Church in East Sussex, England

St Peter's Church is a Roman Catholic church in the Aldrington area of Hove, part of the English city of Brighton and Hove. It is one of three Roman Catholic churches in Hove and one of eleven in the wider city area. Built between 1912 and 1915 in a red-brick Romanesque style, its tall campanile forms a local landmark. It has been listed at Grade II by English Heritage in view of its architectural importance.

==History==
Hove's first Roman Catholic church was the Church of the Sacred Heart on Norton Road. Early in the 20th century, its priest paid £600 for a plot of land on Portland Road—a main road running westwards from Hove towards Aldrington and Portslade—with the intention of establishing a new church there. A hall, dedicated to St Peter, was built on this site in 1902, and Mass was first celebrated there in 1904. It was part of the parish of the Church of the Sacred Heart until 1920, when it became its own separate parish. An architect called Dixon submitted plans for a new church in 1912; in September of that year the local Council granted permission for building work to begin, but his designs were abandoned and a different architect, Claude Kelly, was chosen. He submitted his own design in 1913. It was similar to a church, St Saviour's Church, Lewisham, that he previously designed in 1909.

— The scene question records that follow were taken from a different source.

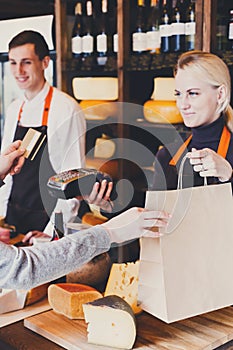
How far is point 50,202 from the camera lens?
52.7 inches

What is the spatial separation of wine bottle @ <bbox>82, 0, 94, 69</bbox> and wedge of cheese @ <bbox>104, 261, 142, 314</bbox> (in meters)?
1.65

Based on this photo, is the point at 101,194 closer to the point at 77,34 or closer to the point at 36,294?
the point at 36,294

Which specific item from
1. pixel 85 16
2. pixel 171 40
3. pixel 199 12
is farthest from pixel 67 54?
pixel 199 12

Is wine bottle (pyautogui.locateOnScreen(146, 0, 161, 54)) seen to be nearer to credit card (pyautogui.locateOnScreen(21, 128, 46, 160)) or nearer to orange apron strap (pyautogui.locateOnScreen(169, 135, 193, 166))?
orange apron strap (pyautogui.locateOnScreen(169, 135, 193, 166))

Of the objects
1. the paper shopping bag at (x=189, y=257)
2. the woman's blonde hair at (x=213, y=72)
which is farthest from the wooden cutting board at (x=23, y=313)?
the woman's blonde hair at (x=213, y=72)

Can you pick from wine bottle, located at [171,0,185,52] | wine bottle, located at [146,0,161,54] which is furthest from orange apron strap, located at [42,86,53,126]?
wine bottle, located at [171,0,185,52]

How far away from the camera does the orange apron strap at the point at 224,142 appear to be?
1805mm

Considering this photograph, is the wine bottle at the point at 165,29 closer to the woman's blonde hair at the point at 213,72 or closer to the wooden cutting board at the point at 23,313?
the woman's blonde hair at the point at 213,72

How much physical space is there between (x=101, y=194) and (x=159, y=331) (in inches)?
14.7

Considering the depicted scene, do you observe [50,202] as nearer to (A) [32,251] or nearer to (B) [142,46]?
(A) [32,251]

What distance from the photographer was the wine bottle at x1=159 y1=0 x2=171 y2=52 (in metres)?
2.30

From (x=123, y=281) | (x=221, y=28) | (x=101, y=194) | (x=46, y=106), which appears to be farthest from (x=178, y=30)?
(x=123, y=281)

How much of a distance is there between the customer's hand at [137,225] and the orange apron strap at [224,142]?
0.77m

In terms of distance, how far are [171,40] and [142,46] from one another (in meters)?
0.17
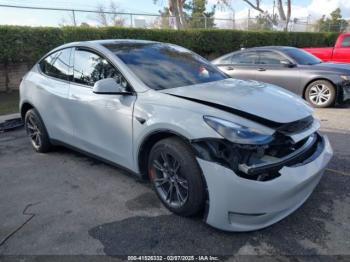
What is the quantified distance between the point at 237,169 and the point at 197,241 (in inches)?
28.8

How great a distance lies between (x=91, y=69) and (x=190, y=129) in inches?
69.3

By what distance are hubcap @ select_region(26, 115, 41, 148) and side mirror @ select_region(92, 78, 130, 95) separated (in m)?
1.98

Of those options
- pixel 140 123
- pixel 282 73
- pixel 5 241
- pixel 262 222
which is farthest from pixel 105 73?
pixel 282 73

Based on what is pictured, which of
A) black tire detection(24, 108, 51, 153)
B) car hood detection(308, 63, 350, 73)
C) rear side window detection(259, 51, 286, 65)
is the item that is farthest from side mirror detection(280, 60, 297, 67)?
black tire detection(24, 108, 51, 153)

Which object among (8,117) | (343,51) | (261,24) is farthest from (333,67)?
(261,24)

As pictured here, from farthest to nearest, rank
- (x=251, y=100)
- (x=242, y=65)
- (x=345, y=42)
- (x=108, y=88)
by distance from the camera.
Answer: (x=345, y=42) → (x=242, y=65) → (x=108, y=88) → (x=251, y=100)

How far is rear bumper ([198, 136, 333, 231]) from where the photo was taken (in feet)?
8.02

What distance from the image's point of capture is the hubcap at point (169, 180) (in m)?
2.91

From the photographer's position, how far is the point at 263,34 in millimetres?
19547

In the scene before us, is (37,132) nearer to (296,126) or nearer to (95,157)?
(95,157)

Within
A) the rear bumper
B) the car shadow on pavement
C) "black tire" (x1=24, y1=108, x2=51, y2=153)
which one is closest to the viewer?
the rear bumper

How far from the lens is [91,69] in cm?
385

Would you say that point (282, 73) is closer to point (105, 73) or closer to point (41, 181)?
point (105, 73)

A new priest was appointed in 1915, and he raised £9,000 (£ as of ) towards the building of Kelly's church. It was finished in August 1915. Claude Kelly's father John, who had designed dozens of churches in his architectural career, is believed to have been involved as well—he had been in partnership with his son since 1904—and another ecclesiastical architect, J. Marshall, may also have worked on the building.

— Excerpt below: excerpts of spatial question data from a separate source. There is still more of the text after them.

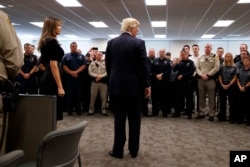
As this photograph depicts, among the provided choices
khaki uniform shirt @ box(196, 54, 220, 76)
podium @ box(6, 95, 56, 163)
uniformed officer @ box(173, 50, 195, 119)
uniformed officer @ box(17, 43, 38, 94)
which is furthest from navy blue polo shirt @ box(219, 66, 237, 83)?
podium @ box(6, 95, 56, 163)

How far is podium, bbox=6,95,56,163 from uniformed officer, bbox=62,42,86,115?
461cm

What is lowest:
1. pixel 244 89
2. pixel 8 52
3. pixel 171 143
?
pixel 171 143

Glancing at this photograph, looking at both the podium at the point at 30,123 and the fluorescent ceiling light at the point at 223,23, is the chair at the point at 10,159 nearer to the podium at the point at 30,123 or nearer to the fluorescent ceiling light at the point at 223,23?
the podium at the point at 30,123

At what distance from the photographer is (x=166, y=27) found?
13.1 meters

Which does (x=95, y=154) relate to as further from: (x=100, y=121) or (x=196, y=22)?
(x=196, y=22)

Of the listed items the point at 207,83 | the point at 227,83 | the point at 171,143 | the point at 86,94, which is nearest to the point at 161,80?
the point at 207,83

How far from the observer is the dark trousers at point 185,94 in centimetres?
648

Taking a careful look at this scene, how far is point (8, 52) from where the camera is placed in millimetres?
1895

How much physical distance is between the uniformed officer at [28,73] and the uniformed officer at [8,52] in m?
5.08

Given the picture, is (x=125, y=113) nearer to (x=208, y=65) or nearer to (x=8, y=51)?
(x=8, y=51)

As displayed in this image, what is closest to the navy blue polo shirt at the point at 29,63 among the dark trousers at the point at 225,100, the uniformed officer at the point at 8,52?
the dark trousers at the point at 225,100

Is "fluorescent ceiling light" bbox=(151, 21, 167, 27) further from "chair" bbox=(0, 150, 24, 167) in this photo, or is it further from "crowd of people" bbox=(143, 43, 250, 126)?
"chair" bbox=(0, 150, 24, 167)

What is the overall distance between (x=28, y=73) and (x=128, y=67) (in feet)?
14.0

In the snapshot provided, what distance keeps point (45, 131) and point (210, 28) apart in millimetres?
12245
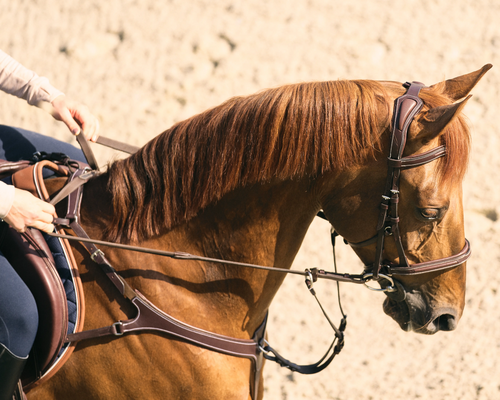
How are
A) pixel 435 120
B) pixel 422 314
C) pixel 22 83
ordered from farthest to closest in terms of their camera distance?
pixel 22 83 → pixel 422 314 → pixel 435 120

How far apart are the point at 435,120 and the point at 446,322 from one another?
2.71 ft

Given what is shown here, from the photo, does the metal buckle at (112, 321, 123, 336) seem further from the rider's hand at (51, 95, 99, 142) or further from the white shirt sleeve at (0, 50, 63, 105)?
the white shirt sleeve at (0, 50, 63, 105)

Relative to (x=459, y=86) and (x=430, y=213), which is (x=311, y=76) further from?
(x=430, y=213)

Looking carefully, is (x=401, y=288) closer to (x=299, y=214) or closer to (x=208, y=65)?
(x=299, y=214)

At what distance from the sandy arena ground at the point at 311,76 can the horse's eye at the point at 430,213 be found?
261 cm

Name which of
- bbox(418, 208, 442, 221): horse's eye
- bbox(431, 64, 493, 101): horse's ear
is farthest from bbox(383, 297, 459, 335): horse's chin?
bbox(431, 64, 493, 101): horse's ear

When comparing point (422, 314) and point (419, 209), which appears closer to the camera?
point (419, 209)

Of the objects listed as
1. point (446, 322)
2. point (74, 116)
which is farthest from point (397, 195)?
point (74, 116)

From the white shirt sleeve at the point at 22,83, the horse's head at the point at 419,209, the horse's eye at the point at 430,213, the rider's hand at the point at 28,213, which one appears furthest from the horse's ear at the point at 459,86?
the white shirt sleeve at the point at 22,83

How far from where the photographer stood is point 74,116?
2.12 m

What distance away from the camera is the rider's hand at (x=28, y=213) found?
1485mm

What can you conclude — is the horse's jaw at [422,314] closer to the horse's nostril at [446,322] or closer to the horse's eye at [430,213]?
the horse's nostril at [446,322]

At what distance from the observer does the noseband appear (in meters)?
1.42

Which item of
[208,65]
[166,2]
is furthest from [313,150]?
[166,2]
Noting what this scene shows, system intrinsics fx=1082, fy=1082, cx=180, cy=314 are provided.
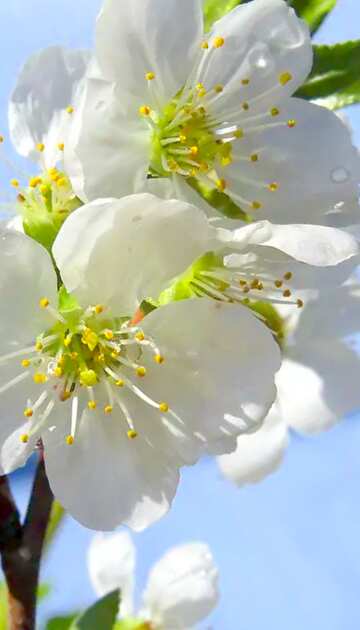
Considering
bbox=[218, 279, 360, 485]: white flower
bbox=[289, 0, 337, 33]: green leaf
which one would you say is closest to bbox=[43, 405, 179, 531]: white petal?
bbox=[218, 279, 360, 485]: white flower

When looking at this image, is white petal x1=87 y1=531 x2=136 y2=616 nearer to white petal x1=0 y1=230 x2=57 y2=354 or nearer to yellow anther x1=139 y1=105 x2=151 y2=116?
white petal x1=0 y1=230 x2=57 y2=354

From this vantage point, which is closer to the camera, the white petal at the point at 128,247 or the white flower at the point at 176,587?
the white petal at the point at 128,247

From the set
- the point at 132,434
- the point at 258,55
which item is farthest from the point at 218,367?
the point at 258,55

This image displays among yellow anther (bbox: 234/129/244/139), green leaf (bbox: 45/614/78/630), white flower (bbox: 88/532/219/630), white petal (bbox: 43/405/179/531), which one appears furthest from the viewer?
white flower (bbox: 88/532/219/630)

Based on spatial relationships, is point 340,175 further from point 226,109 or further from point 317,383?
point 317,383

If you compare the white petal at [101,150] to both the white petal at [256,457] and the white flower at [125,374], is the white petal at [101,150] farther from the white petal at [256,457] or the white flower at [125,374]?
the white petal at [256,457]

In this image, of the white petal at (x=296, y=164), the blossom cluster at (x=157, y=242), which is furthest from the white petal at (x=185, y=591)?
the white petal at (x=296, y=164)
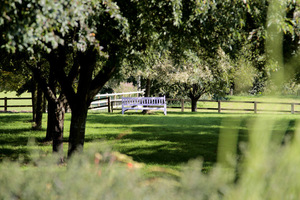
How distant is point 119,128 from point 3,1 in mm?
11853

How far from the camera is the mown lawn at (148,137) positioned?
977 cm

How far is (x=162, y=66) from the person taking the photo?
78.1 ft

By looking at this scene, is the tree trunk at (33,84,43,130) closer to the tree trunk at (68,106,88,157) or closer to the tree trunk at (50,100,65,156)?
the tree trunk at (50,100,65,156)

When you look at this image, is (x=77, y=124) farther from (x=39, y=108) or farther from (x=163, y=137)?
(x=39, y=108)

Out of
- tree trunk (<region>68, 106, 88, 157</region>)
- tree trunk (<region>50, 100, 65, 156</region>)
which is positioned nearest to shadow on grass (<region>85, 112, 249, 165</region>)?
tree trunk (<region>68, 106, 88, 157</region>)

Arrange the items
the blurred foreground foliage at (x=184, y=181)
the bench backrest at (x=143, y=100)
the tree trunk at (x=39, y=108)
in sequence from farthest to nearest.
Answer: the bench backrest at (x=143, y=100) → the tree trunk at (x=39, y=108) → the blurred foreground foliage at (x=184, y=181)

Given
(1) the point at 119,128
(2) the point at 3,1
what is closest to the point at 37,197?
(2) the point at 3,1

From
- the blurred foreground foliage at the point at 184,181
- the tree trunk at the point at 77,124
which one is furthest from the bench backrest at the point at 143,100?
the blurred foreground foliage at the point at 184,181

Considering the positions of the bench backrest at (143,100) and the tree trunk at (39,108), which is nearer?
the tree trunk at (39,108)

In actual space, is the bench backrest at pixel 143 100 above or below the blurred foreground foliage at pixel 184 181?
above

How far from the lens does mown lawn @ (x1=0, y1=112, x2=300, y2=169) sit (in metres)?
9.77

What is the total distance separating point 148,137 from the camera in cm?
1299

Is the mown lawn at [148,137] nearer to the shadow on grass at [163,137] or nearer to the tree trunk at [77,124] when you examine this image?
the shadow on grass at [163,137]

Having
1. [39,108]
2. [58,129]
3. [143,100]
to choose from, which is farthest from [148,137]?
[143,100]
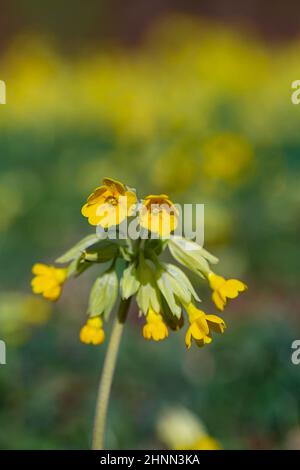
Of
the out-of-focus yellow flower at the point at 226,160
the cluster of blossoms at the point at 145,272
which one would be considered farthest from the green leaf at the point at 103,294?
the out-of-focus yellow flower at the point at 226,160

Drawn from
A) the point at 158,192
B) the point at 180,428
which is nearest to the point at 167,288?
the point at 180,428

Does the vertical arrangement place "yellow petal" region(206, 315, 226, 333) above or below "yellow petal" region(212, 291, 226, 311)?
below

St Peter's was not consecrated until 28 June 1927, after improvements were made to the internal fixtures. The original pews and pulpit were replaced in 1929, and a parishioner provided the church with an organ made by Henry Willis & Sons.

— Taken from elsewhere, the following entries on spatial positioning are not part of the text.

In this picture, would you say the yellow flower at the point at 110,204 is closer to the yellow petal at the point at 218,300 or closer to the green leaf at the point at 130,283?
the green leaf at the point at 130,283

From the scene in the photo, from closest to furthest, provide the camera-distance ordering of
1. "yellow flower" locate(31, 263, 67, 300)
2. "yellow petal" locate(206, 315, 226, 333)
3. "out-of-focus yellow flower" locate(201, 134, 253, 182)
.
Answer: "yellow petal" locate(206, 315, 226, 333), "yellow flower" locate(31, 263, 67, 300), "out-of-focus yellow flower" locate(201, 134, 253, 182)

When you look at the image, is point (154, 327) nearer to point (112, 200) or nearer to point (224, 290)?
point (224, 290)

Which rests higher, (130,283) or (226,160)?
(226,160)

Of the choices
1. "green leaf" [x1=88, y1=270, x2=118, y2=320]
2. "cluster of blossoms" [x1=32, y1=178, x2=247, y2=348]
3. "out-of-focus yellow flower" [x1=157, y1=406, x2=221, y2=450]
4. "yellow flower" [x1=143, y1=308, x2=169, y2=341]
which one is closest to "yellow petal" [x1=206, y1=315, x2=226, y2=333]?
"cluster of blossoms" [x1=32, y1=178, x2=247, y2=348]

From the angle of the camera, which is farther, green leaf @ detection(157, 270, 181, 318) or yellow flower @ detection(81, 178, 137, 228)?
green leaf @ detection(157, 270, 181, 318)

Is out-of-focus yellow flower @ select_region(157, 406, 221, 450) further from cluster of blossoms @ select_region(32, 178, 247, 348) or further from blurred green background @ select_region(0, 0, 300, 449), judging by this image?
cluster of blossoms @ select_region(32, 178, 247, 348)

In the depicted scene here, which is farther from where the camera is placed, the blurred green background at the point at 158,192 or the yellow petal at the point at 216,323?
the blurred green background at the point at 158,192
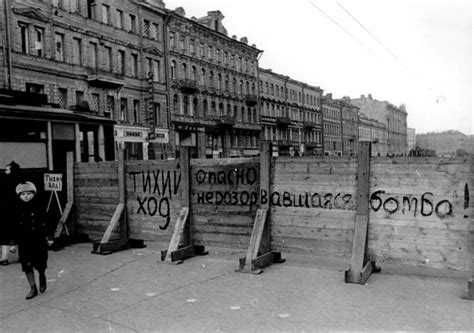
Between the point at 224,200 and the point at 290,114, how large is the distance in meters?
62.4

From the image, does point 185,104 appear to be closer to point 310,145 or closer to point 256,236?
point 310,145

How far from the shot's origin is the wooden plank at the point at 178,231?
757 centimetres

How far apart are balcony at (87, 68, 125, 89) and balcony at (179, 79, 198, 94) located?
8549 millimetres

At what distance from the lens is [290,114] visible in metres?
69.0

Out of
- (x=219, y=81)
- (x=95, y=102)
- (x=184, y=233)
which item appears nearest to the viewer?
(x=184, y=233)

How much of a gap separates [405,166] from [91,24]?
3178 cm

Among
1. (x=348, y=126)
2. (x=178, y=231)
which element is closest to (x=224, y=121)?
(x=178, y=231)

The church is licensed for worship in accordance with the Places of Worship Registration Act 1855 and has the registration number 40697.

==Architecture==
The church is built of red brick in a stretcher bond pattern. The roofs are of slate. The nave has six bays and north and south aisles; the latter has three side chapels, and there is also a Lady chapel with a round roof and two lancet windows. The chancel and apse have a similar roof design. A presbytery adjoins the northeastern side, and at the opposite corner is the building's landmark—a tall campanile with bell-chamber and copper roof. The entrance, flanked by pilasters, is at the west end below a rose window. Described as "startling" by English Heritage for its similarity to an Italian-style basilica, the church is also considered to have an impressive interior; there is much use of marble in various colours, and a barrel-vaulted ceiling.
In 2019 the plain glass in the rose window was replaced with a new rose window designed by DTForsdyke and created by DTForsdyke & Silver Stained Glass. The window was commissioned to celebrate the centenary of the church.

==The church today==
St Peter's Church was listed at Grade II by English Heritage on 22 February 1988. It is one of 1,124 Grade II-listed buildings and structures, and 1,218 listed buildings of all grades, in the city of Brighton and Hove.

Mass is celebrated every weekday morning and on Saturday evenings; there are three Sunday Masses; and there are regular Eucharistic adoration, Confession and prayer sessions.

St Peter's is one of eleven Roman Catholic churches in Brighton and Hove. The Church of the Sacred Heart, its former mother church, and St George's Church in the suburb of West Blatchington are also in Hove; there are six in Brighton, and one each in Rottingdean and Woodingdean.